Selection |
_ _ _
Loki, by three other names:
- Farmr arma Sigynjar: Sigyn’s arm-burden [lover]
I will admit that, upon first seeing this kenning years ago, I did think that this kenning for Loki referred to Sigyn’s holding of the bowl over Loki’s face (as anyone who has ever held something – however small – with their arms outstretched for longer than a few minutes has experienced that incessant twinge of muscle fatigue in their arms.) So, using that logic, perhaps one might see how I could have thought of the act of holding the bowl could have referred to the holding of a physical burden in one’s arms.
And yet, I was delighted to find out sometime later, in reading an article regarding Norse terms of endearment, that “arm-burden” is a common kenning for lover, referring to the husband/lover laying in the woman’s arms.
- Gammleið: Vulture-path(2)
_ _ _
Raw data |
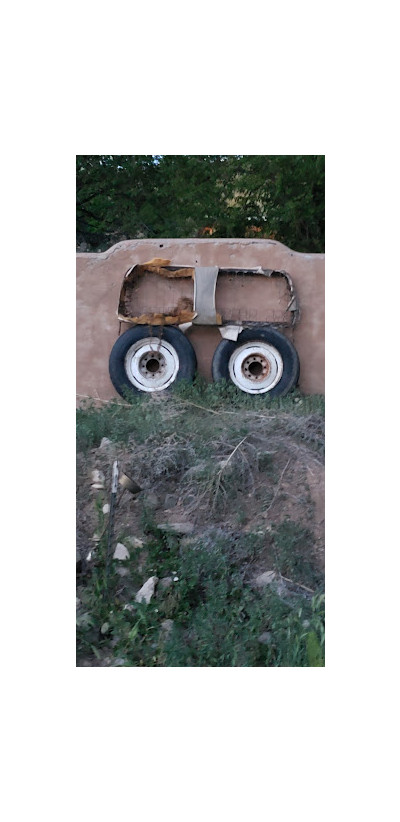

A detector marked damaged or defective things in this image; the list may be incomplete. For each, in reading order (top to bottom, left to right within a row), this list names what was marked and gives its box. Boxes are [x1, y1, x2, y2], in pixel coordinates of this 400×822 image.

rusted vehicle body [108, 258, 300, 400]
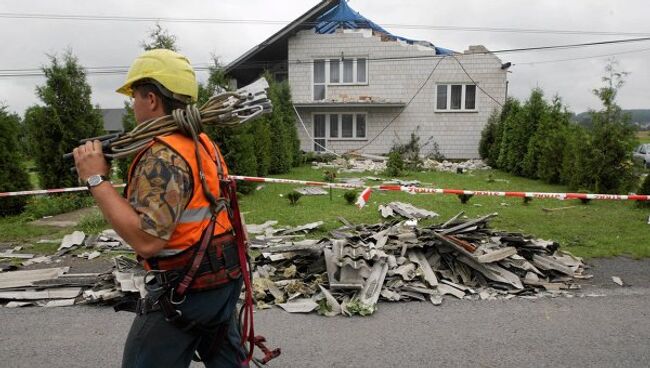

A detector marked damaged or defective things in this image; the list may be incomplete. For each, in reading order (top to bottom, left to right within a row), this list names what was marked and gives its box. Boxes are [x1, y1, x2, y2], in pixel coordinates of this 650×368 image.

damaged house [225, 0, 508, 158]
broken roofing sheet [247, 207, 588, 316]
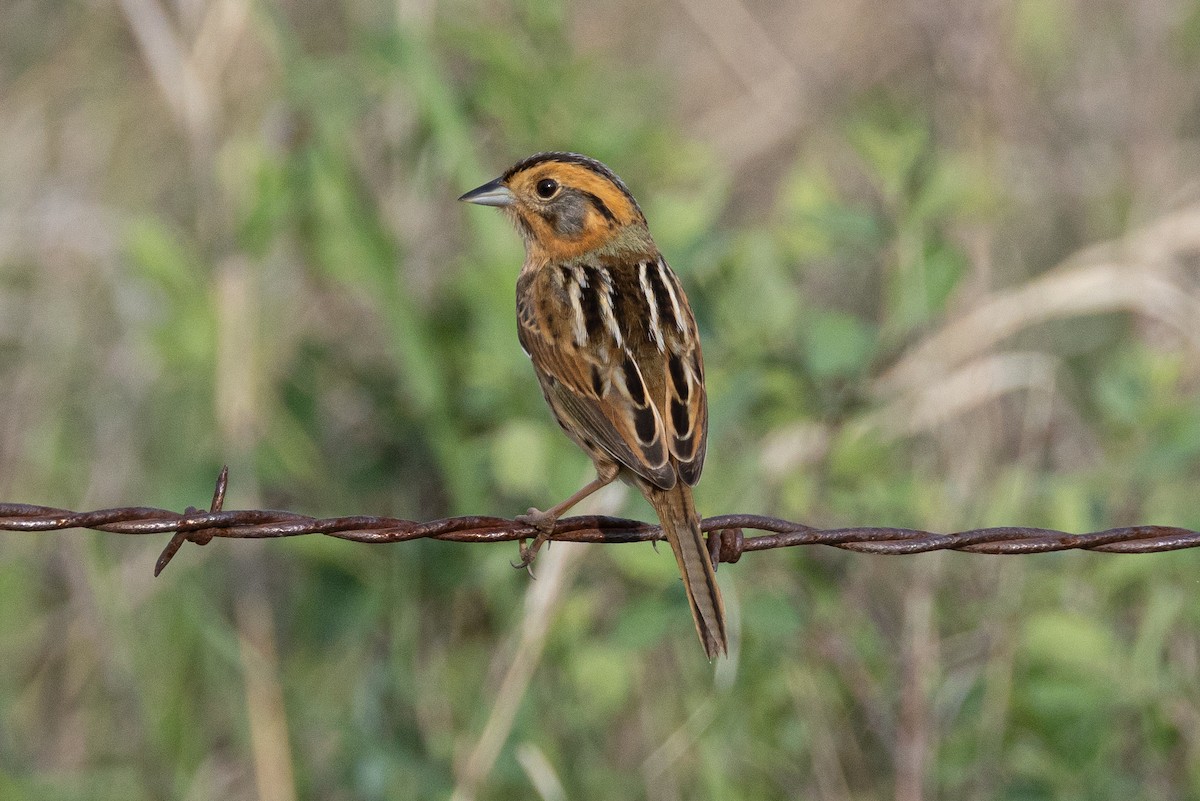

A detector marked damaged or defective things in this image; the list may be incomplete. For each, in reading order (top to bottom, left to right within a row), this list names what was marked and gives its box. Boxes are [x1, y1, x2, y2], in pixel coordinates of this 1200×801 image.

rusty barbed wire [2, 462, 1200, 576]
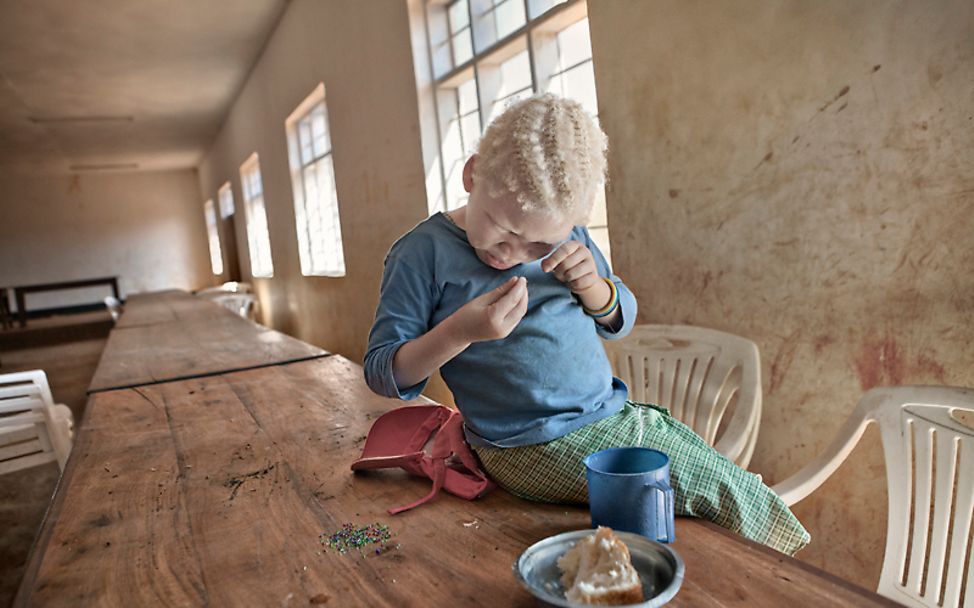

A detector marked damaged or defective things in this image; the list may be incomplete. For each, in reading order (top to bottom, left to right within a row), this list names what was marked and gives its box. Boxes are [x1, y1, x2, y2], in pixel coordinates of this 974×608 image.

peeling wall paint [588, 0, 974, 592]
_ _ _
Work to complete |
#1 In the passage on Loki's kennings, why does "arm-burden" mean lover? Answer in one to three sentences.
#2 Reproduce the passage on Loki's kennings verbatim from "Loki, by three" to "in one’s arms.".
#3 Carry the passage on Loki's kennings forward from its final line.

Answers |
#1 The passage says "arm-burden" is a common kenning for lover in Norse terms of endearment. It refers to the husband or lover lying in the woman's arms.

#2
Loki, by three other names:
- Farmr arma Sigynjar: Sigyn’s arm-burden [lover]
I will admit that, upon first seeing this kenning years ago, I did think that this kenning for Loki referred to Sigyn’s holding of the bowl over Loki’s face (as anyone who has ever held something – however small – with their arms outstretched for longer than a few minutes has experienced that incessant twinge of muscle fatigue in their arms.) So, using that logic, perhaps one might see how I could have thought of the act of holding the bowl could have referred to the holding of a physical burden in one’s arms.

#3
I have written of this kenning before, as early on in my practice with Loki, I was inexplicably led to explore Loki’s connection to vultures. I was having almost daily interactions with vultures where I live (Florida), coupled with several rather intense interactions with Loki thereafter, also involving vultures. (You can read of one particular connective experience here.) And through that exploration, Gammleið has become one of my favorite kennings for Loki.
I’ve seen this word translated loosely as ‘Roarer’ and like the above kenning, I had trouble fathoming the connection of Hveðrungr to Loki at first.
What is something that could be associated with Loki that ‘roars’?
I thought of lions – which certainly did not fit – but it was not until I was burning some extremely flammable offerings to Loki in a fire pit in my backyard one day that I heard how loud a bonfire can be:
And I suppose is what led to a bit of my UPG that Loki as Roarer refers to Loki in an association with fire — whether as a hearthfire(1) at the center of a home, or as a bonfire full of sacrificial offerings(2) – as I’ve always gotten the impression that Loki is a roaring spirit who appreciates offerings consumed by flames.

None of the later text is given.